It's a very small core, synthesizes in less than a minute:


Fitter Status   Successful - Mon Nov 14 21:11:22 2022
Quartus II 64-Bit Version   13.1.4 Build 182 03/12/2014 SJ Web Edition
Revision Name   enterprise
Top-level Entity Name   enterprise_mist
Family   Cyclone III
Device   EP3C25E144C8
Timing Models   Final
Total logic elements   5,966 / 24,624 ( 24 % )
Total combinational functions   5,279 / 24,624 ( 21 % )
Dedicated logic registers   2,345 / 24,624 ( 10 % )
Total registers   2404
Total pins   72 / 83 ( 87 % )
Total virtual pins   0
Total memory bits   43,008 / 608,256 ( 7 % )
Embedded Multiplier 9-bit elements   9 / 132 ( 7 % )
Total PLLs   1 / 4 ( 25 % )


Do you have Quartus 13 updates installed? The latest is 13.1.4.
Also I noticed that on very new Linux distros, the fitter simply hangs forever.

2
Hardware / Re: Enterprise Deployment Attempt Over FPGA.
« on: 2022.November.14. 18:41:18 »
Thanks for confirming.
As I suspected, the SDRAM has no problem with serving both the CPU and Nick (even without contention):
https://ibb.co/mvkLxJc
https://ibb.co/8YfsTpQ

Now it's time to learn about the machine :)
(My friend from elementary school had one, but I only saw playing Last Ninja II).

@Kyp: When I'll complete the port, I'll push my changes to your repo in a separate branch if it's OK to you. Then merging with master can be decided later on.

3
Hardware / Re: Enterprise Deployment Attempt Over FPGA.
« on: 2022.November.12. 16:36:10 »
From the schematics of the Dave chip, it looks like the WAIT_N generator only uses the port BF(?), and doesn't consider if it's VRAM page access or not. Is it true that the CPU throttling is applied to all RAM pages on the original machine?

BTW, it's interesting they choose a design with asynchronous CPU and video clocks. Even the Amiga was designed with synchronous clocks, as making them async can give serious headaches with synchronizing and timing checks (even today, with FPGA designs). Maybe it was one of the reasons why the machine was delayed? It would be more simple if they simply choose a 8MHz pixel clock (16 MHz master clock for the Nick).

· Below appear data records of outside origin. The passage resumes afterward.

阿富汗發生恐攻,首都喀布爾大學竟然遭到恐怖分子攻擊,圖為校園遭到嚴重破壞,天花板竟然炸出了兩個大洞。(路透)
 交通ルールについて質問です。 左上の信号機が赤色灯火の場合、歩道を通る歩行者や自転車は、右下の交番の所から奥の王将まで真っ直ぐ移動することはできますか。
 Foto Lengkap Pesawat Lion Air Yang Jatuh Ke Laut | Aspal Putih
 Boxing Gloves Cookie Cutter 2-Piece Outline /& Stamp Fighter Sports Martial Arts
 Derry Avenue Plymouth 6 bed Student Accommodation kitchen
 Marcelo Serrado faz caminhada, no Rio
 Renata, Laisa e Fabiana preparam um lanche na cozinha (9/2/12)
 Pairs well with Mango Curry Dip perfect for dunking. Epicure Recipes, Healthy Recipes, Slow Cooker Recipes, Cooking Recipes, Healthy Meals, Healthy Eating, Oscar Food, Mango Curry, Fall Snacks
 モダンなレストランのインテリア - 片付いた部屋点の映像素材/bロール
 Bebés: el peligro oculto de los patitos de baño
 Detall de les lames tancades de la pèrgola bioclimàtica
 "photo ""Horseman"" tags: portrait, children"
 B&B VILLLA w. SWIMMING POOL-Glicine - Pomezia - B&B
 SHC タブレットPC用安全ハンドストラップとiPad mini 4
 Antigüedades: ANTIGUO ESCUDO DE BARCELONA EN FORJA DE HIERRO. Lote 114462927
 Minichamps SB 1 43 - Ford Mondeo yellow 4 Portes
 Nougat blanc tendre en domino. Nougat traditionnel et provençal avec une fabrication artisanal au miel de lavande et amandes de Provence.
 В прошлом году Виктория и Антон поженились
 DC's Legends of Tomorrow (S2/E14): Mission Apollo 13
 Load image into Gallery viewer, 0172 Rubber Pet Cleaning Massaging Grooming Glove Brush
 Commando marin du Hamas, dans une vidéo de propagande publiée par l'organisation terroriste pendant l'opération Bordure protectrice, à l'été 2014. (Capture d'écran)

Upd.: Seems I was wrong, and the design is even more complicated than I first anticipated: while WAIT_N is generated by Dave, the CPU clock itself is generated by Nick, which can simply disable it (hold at a level - similarly to ZX Spectrum) while it wants to access the VRAM.

4
Hardware / Re: Enterprise Deployment Attempt Over FPGA.
« on: 2022.November.12. 15:30:11 »
I already checked your sources, and the asynchronous clocks of NIC and the CPU are indeed a problem, but not unsolvable.
The original machine also shares the video RAM page (Dave generates the WAIT_N signal to the CPU - I see it's not implemented (yet), but not a big problem, except for cycle-accuracy).

The 4 MHz Z80 expects the RAM speed (without wait states) at most 2.6 MHz rate (M1 cycle is 1,5 cycles long), so it's no problem for the SDRAM controller.
Nick (should) not use a bigger rate also (as the original DRAMs are not faster). I didn't check the details of your Nick implementation yet, but if it requires the data available after the address setup in 1-2 master cycles, then it should be changed (the displaying pipeline will be longer, but also more faithful to the original). This one also a common problem with lot of cores, while the time between the address setups can be 8-16 pixel clock cycles, the data is expected to be returned in 1 cycle. It's clearly for BRAM, and not really how the original hardware worked.

Finally the Amstad CPC uses a similar display access rate, and it has no problem with the SDRAM controller @64MHz.

5
Hardware / Re: Enterprise Deployment Attempt Over FPGA.
« on: 2022.November.07. 00:11:21 »
Hi!

I noticed this core was not ported to MiST. I would try to do it, but can you open the source? Or just share with me on GitHub (I won't publish it if you don't want, I promise). BTW, I'm sure it's using some of my code, too, like the improved T80.